## Aim of the task
For the records that follow, give the number of lines containing the word "detection", with no added text.

## Collected data
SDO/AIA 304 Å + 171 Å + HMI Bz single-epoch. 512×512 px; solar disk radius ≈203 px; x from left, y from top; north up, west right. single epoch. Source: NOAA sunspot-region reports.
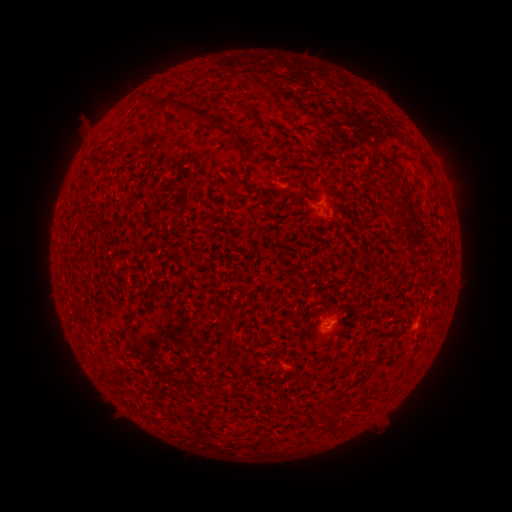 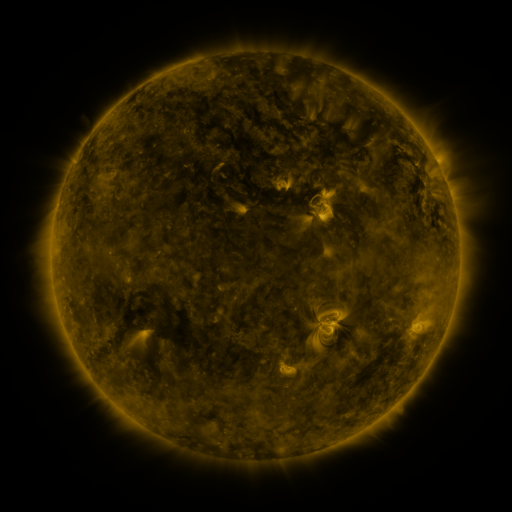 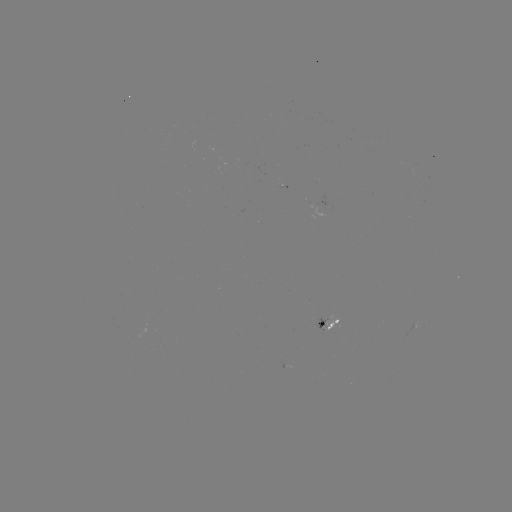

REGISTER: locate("spotted active region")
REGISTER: (328, 321)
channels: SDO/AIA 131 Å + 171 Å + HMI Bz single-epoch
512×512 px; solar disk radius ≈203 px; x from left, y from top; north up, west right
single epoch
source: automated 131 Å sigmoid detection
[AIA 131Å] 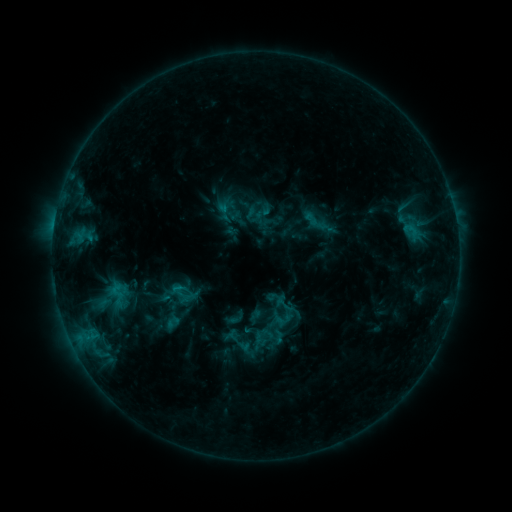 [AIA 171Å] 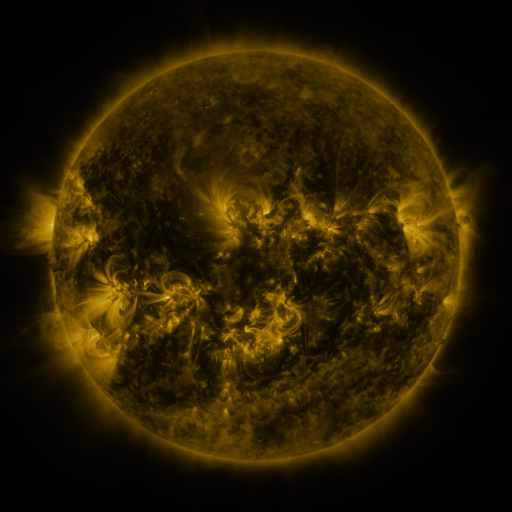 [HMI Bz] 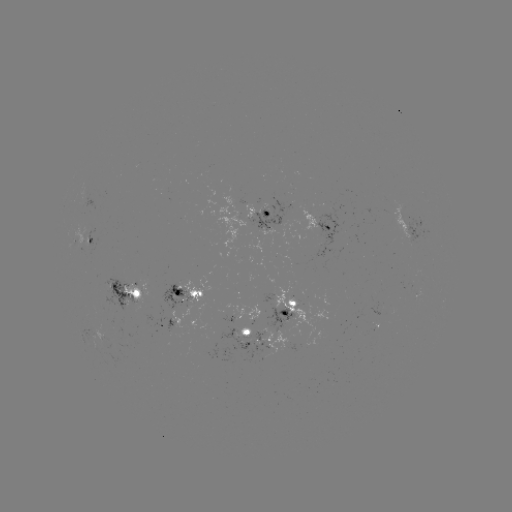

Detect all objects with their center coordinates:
sigmoid: [300, 207, 332, 235]
sigmoid: [274, 294, 294, 315]
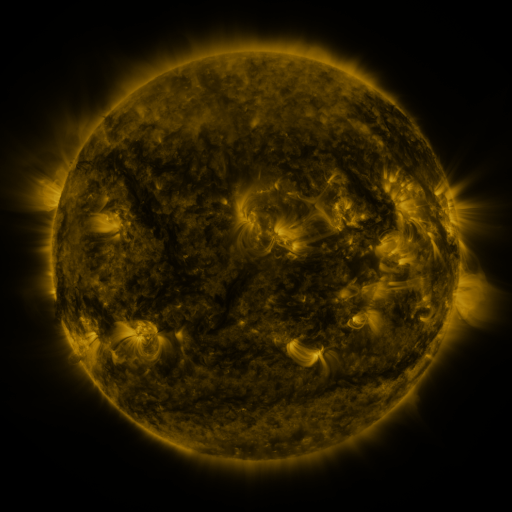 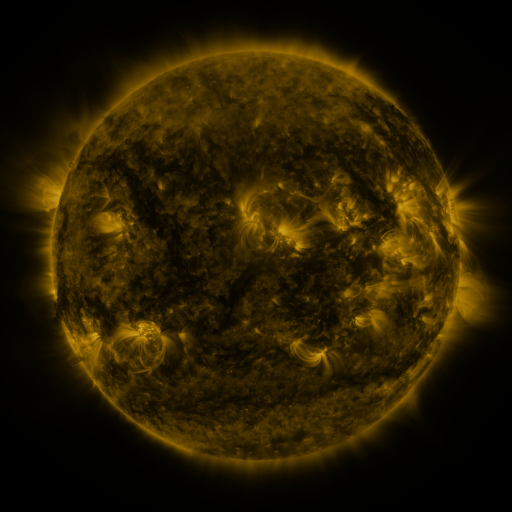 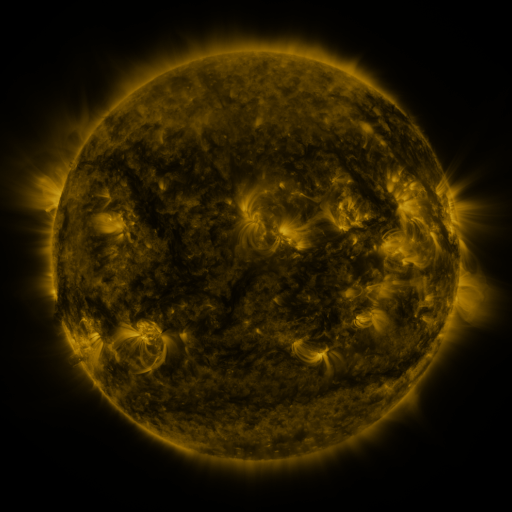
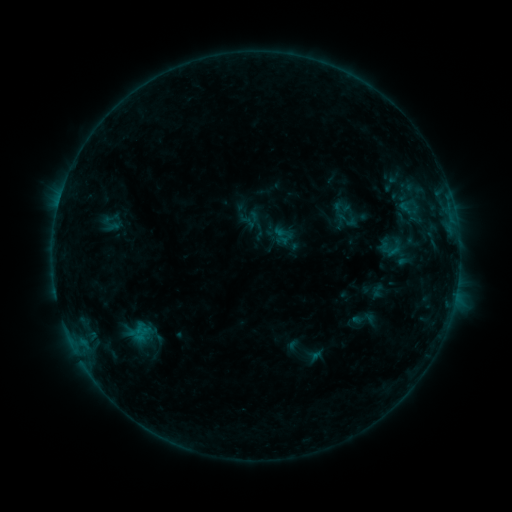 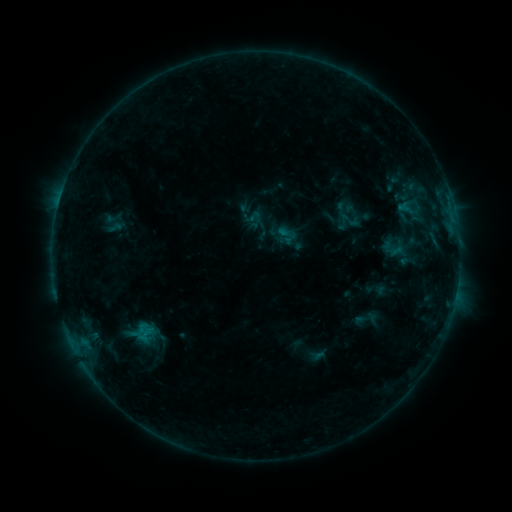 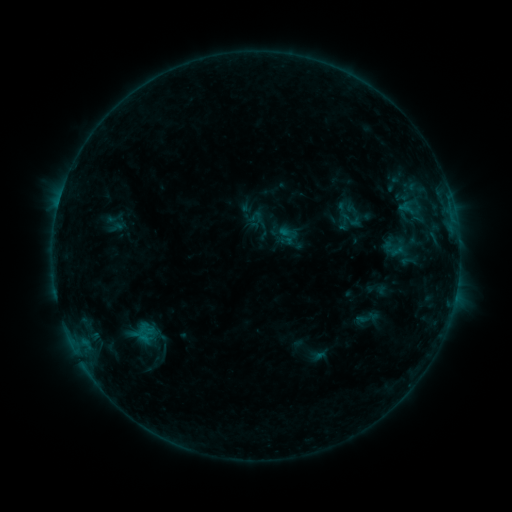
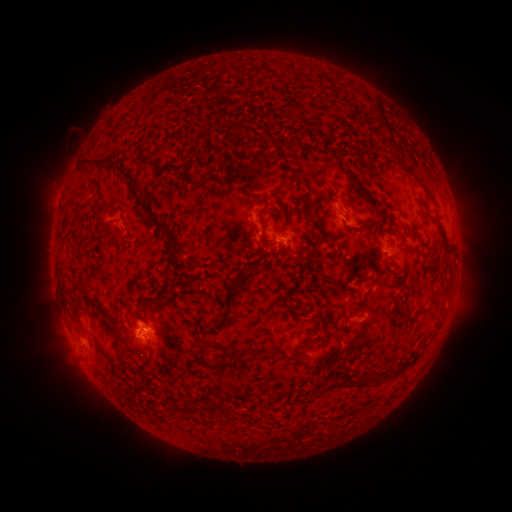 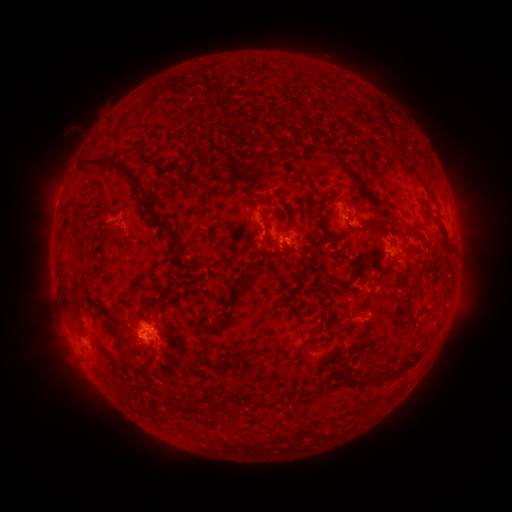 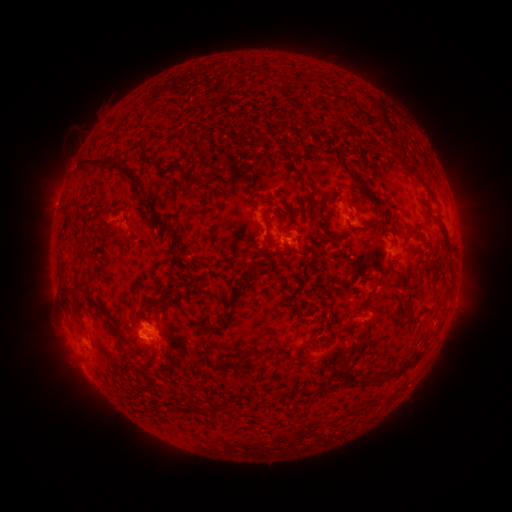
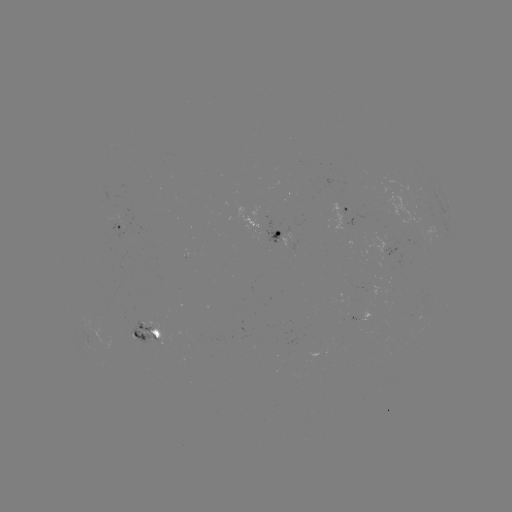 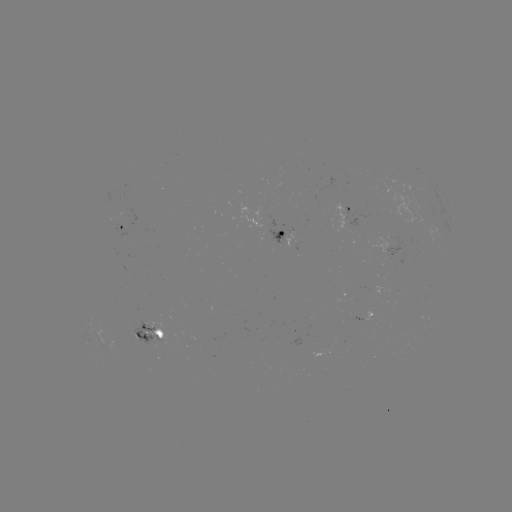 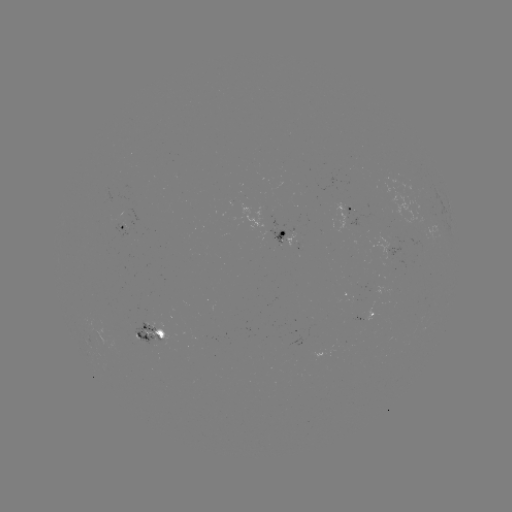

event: emerging-flux region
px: (145, 328)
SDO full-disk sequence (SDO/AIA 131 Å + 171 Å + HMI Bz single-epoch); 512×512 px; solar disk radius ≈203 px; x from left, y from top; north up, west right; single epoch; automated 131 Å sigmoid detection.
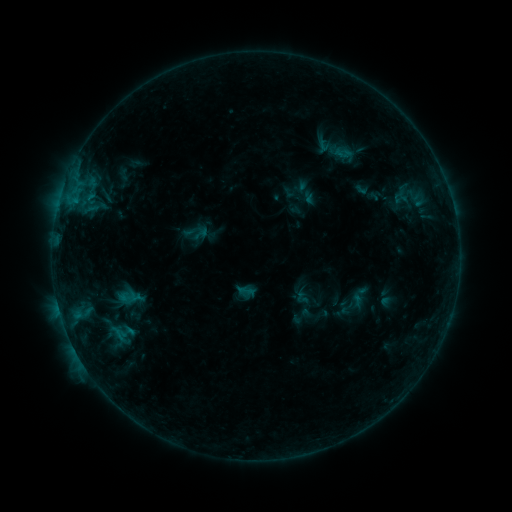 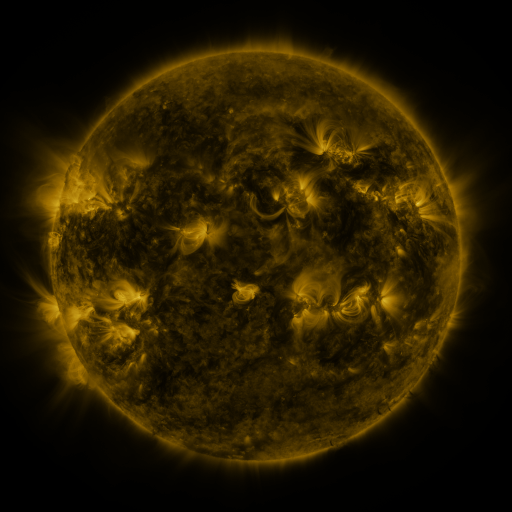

## Result
2